The campaign has gathered momentum ahead of an important meeting on Tuesday October 23 when crime issues will be discussed at 7pm at the Shire Hall in a public meeting. Woodbridge Police sector commander Trevor Brundle and community beat officer Robin Pivett will outline the crime ''hot spots'', discuss recent crime trends and argue the case for cameras.

Former Beirut hostage John McCarthy is one of the 320 campaigners. He had a front window smashed at his home in New Street in July when he was away.

Neighbour Michael Penn had the room boarded up and then Mr Penn launched a petition, signed by Mr McCarthy, and circulated letters to residents.

Mr Penn, a part-time employee at Budgens store, said residents were fed up at the escalating amount of crime, and many elderly people were afraid to sit in their front room at night in case objects were thrown through their window.

Mr Penn said a three-point action plan would cut crime. He wants security cameras, more police officers on the beat, and the enforcement of by-laws punishing people urinating in the road.

Mr Penn said: ''There has been an increase in general misbehaviour, loutish attitudes and the speed of traffic going through New Street with youngsters leaving car doors wide open with radios blaring. Cameras would certainly help in lowering the rate of crime if they were put in strategic points around the town.

''The town has not looked so good in the past five years because there are less hanging baskets as people are afraid they would be vandalised.''

He said he had to call 999 one evening after he was chased by drunken youths whom he had told off for their anti-social behaviour.

''People say I should calm down about what is happening, but I feel so strongly about this. Publicans get a lot of the blame but it is not their fault, they can not stop the yobs behaving the way they do outside their establishment,'' said Mr Penn.

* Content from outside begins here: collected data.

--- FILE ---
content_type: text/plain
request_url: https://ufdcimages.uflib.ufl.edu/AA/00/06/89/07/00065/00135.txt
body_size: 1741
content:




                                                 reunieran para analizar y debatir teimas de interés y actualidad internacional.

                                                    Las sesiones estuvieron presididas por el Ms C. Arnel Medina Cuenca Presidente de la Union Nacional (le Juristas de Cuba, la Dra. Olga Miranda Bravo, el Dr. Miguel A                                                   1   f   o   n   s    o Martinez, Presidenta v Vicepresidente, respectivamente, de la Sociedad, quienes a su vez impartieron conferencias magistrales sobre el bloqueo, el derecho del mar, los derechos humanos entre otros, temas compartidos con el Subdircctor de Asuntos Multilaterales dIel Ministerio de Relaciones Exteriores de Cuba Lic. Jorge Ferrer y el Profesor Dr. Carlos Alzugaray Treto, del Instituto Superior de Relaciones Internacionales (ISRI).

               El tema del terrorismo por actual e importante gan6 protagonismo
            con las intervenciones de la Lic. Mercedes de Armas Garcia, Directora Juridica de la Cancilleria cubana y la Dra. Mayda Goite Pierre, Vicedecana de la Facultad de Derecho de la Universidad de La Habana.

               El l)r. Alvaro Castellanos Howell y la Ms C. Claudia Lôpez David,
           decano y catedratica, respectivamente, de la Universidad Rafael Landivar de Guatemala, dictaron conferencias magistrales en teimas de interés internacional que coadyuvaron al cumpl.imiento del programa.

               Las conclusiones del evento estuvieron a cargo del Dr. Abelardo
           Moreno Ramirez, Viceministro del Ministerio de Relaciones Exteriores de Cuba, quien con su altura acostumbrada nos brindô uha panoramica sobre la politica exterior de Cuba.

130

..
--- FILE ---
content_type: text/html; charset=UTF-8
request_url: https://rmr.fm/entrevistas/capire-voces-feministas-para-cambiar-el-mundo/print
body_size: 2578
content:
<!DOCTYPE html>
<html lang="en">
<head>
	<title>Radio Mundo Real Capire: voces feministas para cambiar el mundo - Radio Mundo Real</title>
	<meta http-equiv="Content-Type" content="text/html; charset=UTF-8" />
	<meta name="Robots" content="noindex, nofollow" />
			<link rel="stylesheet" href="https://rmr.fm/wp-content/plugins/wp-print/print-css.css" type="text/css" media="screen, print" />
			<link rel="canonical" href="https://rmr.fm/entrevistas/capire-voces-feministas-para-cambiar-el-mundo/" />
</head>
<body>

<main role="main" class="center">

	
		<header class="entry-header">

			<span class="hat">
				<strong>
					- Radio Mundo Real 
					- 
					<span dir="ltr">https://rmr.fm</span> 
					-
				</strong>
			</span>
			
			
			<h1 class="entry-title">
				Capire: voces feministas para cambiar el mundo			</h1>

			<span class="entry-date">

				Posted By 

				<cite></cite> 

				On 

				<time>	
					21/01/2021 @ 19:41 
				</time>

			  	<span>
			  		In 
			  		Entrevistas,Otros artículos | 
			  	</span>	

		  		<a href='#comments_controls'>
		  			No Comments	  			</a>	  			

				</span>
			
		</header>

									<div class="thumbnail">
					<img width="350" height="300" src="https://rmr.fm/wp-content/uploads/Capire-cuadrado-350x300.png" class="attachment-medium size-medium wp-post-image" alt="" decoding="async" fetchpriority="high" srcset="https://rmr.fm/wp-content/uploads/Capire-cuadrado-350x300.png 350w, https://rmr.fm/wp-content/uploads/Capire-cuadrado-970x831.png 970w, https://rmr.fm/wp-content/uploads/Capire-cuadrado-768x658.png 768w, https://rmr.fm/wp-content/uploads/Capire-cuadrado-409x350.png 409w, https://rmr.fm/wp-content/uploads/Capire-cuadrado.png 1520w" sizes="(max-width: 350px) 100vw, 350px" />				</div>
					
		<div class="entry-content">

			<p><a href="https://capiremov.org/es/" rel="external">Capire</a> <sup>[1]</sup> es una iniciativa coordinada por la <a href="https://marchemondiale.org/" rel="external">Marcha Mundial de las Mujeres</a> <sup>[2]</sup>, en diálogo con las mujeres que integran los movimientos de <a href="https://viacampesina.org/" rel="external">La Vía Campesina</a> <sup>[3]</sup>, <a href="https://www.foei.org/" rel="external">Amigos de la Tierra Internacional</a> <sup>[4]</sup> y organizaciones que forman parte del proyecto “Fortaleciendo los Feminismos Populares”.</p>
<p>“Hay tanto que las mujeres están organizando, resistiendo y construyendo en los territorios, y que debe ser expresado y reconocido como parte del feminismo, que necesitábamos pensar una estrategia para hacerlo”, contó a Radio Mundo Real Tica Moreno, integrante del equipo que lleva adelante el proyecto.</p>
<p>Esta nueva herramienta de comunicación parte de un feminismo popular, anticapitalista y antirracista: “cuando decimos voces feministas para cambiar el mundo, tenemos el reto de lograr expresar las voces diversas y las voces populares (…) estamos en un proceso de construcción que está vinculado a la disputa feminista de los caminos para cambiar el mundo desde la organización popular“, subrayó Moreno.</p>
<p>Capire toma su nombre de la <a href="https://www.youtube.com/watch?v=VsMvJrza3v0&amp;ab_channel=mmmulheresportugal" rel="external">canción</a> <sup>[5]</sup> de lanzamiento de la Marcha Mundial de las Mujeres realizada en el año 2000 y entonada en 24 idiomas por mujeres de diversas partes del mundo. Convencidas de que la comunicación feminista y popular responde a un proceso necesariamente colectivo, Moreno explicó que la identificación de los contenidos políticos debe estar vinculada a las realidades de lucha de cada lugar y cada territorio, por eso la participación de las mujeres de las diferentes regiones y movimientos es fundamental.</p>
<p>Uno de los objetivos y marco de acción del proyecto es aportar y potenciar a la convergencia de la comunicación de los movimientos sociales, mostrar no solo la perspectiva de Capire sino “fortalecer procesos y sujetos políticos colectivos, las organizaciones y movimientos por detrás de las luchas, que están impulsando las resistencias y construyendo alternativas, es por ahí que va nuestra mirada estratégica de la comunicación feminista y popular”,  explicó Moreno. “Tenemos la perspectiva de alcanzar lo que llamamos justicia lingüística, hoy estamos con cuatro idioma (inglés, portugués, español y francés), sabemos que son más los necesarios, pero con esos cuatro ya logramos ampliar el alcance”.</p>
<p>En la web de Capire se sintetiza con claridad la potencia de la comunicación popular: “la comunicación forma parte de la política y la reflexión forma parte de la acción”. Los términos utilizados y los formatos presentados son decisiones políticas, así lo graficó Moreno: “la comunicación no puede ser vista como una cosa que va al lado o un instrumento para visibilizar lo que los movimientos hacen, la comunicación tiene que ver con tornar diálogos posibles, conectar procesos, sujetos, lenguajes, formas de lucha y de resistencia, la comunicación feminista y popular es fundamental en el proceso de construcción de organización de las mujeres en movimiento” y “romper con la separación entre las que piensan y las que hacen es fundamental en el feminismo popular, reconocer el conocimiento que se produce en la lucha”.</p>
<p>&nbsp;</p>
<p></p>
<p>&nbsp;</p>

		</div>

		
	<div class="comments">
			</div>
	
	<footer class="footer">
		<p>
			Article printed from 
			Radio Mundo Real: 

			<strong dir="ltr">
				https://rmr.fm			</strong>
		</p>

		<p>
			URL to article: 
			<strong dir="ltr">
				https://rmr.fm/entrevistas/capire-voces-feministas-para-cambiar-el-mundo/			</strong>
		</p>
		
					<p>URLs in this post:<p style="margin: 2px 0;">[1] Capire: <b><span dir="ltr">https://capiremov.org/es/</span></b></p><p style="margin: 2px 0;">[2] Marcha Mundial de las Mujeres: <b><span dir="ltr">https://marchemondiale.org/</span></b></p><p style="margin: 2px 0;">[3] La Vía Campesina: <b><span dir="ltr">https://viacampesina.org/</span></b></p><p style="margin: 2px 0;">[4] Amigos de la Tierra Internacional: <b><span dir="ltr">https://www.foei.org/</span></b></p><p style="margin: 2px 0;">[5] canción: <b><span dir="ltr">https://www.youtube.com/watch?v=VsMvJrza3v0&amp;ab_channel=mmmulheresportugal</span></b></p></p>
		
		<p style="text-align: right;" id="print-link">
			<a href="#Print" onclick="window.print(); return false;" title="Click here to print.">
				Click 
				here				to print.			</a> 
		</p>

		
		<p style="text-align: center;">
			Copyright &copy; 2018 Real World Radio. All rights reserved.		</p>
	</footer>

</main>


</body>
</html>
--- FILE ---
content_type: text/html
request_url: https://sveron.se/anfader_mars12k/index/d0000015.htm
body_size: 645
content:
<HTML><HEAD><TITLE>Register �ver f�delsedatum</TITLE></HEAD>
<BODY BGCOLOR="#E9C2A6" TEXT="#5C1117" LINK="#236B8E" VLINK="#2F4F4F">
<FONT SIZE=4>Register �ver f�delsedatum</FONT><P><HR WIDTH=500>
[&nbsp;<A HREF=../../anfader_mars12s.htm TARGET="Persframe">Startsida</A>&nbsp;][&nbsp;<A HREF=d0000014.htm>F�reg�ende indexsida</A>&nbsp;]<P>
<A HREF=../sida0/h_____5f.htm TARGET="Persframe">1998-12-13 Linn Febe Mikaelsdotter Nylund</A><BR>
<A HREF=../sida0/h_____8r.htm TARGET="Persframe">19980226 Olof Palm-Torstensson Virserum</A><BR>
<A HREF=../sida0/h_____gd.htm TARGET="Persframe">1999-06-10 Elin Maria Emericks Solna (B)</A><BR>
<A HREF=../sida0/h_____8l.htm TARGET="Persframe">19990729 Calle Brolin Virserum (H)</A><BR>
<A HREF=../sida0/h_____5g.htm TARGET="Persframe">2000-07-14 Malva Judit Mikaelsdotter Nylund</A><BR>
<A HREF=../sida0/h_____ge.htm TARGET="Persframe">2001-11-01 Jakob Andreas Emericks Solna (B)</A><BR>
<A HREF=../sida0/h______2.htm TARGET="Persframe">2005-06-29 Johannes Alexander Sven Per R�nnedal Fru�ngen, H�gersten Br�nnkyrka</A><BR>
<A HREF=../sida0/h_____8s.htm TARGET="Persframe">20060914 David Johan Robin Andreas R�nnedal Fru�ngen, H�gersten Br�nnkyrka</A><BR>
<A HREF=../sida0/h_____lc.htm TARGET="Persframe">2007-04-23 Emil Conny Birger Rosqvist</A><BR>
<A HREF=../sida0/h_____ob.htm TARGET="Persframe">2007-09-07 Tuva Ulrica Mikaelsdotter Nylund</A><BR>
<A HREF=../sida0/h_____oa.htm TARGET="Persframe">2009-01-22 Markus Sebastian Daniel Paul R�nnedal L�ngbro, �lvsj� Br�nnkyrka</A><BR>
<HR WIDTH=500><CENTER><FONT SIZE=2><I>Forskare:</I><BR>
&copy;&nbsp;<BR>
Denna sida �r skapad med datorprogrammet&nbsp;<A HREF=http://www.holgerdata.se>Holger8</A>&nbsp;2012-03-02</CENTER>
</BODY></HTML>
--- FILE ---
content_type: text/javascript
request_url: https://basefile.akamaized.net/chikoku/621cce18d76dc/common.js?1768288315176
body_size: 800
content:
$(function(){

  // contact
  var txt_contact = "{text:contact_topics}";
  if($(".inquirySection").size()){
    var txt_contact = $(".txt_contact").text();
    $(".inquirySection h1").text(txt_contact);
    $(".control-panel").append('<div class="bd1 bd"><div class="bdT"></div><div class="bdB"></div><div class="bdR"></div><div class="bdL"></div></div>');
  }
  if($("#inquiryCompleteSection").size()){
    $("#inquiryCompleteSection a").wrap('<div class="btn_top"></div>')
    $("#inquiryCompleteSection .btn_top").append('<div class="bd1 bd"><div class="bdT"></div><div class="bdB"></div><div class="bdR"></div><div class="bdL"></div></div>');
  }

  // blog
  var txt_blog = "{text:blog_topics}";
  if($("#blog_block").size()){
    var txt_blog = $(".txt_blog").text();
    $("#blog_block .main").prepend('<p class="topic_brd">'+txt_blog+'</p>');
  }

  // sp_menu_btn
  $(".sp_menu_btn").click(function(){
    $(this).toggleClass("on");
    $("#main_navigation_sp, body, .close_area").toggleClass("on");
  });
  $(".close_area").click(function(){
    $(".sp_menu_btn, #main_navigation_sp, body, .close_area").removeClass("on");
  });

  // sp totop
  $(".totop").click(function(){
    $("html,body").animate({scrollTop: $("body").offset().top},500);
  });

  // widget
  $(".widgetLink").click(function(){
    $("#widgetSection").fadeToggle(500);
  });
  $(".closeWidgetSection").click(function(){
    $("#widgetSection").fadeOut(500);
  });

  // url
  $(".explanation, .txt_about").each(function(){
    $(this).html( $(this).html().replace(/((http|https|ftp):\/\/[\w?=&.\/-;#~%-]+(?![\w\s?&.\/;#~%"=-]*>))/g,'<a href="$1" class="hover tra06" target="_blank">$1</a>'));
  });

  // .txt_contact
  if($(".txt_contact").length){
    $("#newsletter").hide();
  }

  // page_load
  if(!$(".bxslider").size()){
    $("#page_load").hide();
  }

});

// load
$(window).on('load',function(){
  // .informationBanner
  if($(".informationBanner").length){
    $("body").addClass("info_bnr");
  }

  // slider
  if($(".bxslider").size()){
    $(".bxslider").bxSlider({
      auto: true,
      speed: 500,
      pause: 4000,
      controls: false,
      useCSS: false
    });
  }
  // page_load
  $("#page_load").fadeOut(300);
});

Judith Vellagalea, who runs Ye Olde Bell and Steelyard in New Street with her husband Leno, said the issue of bringing in cameras raised strong feelings among some people and all opinions had to be taken into account.

She wants more officers on the beat, and traffic calming to be positioned in New Street to improve safety for pedestrians.

A recent survey in New Street showed that in a 30-hour period 44 vehicles out of 3,508 exceeded 30mph but only two reached a speed at which police would prosecute. The town council wants it to be part of a 20mph zone.